Radium Girls, Cy.

La découverte du radium fait une entrée fracassante dans les États-Unis des années 1920.
L’élément miracle, découvert par Marie Curie, baigne l’Amérique de son aura phosphorescente.

1918, Edna Bolz s’installe aux côtés de Grace, Katherine, Mollie, Albina et Quinta devant les établis de l’USRC. Elles vont y peindre minutieusement leur quota de cadrans de montres,avec cette peinture si spéciale qu’elle permet de lire l’heure dans le noir.
Lip. Dip. Paint.
Trois mots, trois gestes qui les mèneront à leur perte.

J’ai enfin lu Radium Girls, de Cy, qui me fait de l’œil depuis sa parution ! Et l’attente valait le coup !

Le radium, découvert fin XIXe siècle, a fait une entrée fracassante dans le monde médical et industriel, et investi tous les foyers ou presque ! Pourtant, bien que les scientifiques aient pointé, dès les années 1920, les dangers de cet élément, on a continué à l’utiliser envers et contre tout, notamment contre les recommandations de prudence les plus élémentaires, comme le raconte Cy dans sa BD.
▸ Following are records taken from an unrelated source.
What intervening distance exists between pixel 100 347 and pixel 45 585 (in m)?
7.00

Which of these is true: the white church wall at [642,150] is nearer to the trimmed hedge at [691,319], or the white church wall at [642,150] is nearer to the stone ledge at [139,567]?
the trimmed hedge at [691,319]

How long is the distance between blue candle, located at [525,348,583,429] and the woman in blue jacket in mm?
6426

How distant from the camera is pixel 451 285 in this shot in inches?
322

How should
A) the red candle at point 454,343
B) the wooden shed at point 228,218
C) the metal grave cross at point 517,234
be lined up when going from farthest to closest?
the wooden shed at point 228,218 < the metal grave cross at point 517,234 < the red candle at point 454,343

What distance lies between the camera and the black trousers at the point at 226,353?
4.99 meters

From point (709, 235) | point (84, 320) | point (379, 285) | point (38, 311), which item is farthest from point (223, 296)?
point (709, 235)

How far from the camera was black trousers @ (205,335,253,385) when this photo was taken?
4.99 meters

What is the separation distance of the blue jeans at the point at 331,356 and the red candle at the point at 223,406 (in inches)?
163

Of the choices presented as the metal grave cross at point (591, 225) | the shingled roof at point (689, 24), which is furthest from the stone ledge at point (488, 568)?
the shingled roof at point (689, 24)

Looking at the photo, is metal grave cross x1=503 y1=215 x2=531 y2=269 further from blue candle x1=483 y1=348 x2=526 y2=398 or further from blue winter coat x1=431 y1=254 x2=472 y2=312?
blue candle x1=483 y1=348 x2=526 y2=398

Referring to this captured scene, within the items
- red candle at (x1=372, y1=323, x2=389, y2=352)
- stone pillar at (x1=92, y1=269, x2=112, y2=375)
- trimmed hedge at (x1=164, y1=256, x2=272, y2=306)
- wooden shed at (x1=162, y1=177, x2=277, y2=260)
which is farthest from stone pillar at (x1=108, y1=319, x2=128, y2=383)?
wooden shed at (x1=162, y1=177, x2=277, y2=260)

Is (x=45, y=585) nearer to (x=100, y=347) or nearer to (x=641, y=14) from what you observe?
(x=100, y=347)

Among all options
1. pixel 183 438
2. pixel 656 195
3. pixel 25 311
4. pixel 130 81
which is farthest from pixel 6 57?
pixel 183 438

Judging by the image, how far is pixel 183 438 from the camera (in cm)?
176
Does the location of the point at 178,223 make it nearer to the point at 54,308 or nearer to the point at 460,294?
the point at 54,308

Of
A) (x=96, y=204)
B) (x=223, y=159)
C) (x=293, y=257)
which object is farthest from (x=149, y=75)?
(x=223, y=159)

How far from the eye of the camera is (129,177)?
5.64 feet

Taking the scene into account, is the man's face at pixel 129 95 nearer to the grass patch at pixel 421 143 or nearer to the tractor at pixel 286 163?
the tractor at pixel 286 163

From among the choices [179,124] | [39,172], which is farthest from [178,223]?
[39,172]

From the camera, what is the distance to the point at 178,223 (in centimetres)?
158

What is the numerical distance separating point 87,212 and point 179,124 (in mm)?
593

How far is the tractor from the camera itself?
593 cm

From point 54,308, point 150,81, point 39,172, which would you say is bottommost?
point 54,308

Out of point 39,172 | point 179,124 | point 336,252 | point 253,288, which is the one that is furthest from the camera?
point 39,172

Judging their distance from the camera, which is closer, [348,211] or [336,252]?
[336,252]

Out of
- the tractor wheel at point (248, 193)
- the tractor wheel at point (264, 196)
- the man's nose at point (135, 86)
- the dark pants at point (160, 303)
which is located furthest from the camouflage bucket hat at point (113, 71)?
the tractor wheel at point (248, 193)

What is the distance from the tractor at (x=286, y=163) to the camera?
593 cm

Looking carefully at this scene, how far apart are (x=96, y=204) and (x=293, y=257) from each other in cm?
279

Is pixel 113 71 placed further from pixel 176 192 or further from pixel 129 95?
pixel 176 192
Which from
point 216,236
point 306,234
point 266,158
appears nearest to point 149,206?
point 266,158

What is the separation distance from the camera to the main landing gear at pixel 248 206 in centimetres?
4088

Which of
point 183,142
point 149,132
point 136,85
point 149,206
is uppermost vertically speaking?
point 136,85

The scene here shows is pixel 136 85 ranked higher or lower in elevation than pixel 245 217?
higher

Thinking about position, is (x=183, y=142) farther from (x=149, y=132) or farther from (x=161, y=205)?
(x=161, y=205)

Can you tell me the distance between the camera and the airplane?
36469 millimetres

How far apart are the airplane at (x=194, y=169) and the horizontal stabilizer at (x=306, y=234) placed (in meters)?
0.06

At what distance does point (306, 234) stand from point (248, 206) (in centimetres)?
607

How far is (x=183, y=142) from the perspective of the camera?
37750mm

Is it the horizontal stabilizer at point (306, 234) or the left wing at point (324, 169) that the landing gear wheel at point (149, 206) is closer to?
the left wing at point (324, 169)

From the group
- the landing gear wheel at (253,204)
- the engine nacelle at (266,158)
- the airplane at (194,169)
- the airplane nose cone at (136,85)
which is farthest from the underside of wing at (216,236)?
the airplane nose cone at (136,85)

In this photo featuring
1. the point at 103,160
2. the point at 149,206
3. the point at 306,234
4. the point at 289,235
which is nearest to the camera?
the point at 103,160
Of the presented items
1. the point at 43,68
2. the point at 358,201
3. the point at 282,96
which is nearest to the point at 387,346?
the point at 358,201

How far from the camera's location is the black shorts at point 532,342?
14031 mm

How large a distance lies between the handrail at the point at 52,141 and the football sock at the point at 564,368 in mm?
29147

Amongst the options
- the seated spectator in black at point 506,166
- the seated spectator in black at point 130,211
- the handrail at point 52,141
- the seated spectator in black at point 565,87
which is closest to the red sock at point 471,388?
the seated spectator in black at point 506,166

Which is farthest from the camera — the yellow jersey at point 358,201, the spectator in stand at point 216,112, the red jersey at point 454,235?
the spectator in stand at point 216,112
L’histoire s’attache à une bande de copines, qui se retrouvent sur les bancs de la United State Radium Corporation, une usine qui fournit l’armée en montres, et dont elles doivent peindre quotidiennement 250 exemplaires. La méthode ? « Lip » : lisser le pinceau avec les lèvres ; « Dip », le plonger dans la peinture ; « Paint » : peindre le cadran.
Ce qui fait entrer toutes ces ouvrières dans les rangs des « Ghost Girls », les filles qui brillent dans le noir – un effet secondaire assez cool, s’il n’était pas mortel.
Mais l’intrigue, au final, n’est pas centrée sur l’histoire scientifique du radium. Non : elle s’attache vraiment à la bande de jeunes femmes présentées au début, dont on suit l’émancipation, les hauts et les bas dans leur amitié et, fatalement, la descente aux enfers dès que surviennent les premiers symptômes liés à l’ingestion du radium.
La seconde partie de la BD, d’ailleurs, représente les différentes étapes du procès qui a opposé les travailleuses à l’entreprise. Même si leur combat n’a pas forcément eu l’issue espérée (et est d’ailleurs tombé globalement dans l’oubli), il a eu des répercussions majeures sur le droit du travail aux États-Unis. Ce serait dommage de l’oublier définitivement !
L’ambiance des années folles est aussi bien présente, ce qui équilibre vraiment bien la BD entre aspects tragiques et aspects plus légers dus à l’époque.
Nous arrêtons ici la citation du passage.